While graphics processing units (GPUs) provide low-cost and efficient platforms for accelerating high performance computations, the tedious process of performance tuning required to optimize applications is an obstacle to wider adoption of GPUs. In addition to the programmability challenges posed by GPU's complex memory hierarchy and parallelism model, a well-known application design problem is target portability across different GPUs. However, even for a single GPU target, changing a program's input characteristics can make an already-optimized implementation of a program perform poorly. In this work, we propose Adaptic, an adaptive input-aware compilation system to tackle this important, yet overlooked, input portability problem. Using this system, programmers develop their applications in a high-level streaming language and let Adaptic undertake the difficult task of input portable optimizations and code generation. Several input-aware optimizations are introduced to make efficient use of the memory hierarchy and customize thread composition. At runtime, a properly optimized version of the application is executed based on the actual program input. We perform a head-to-head comparison between the Adaptic generated and hand-optimized CUDA programs.

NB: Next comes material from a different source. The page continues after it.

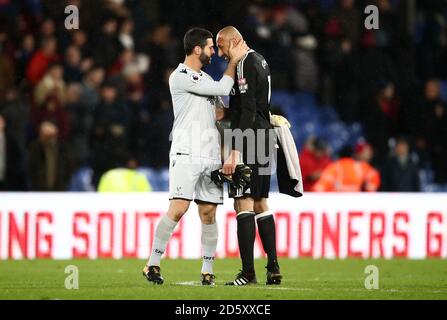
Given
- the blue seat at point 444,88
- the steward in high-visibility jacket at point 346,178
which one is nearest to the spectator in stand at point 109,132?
the steward in high-visibility jacket at point 346,178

The results show that Adaptic is capable of generating codes that can perform on par with their hand-optimized counterparts over certain input ranges and outperform them when the input falls out of the hand-optimized programs' "comfort zone". Furthermore, we show that input-aware results are sustainable across different GPU targets making it possible to write and optimize applications once and run them anywhere.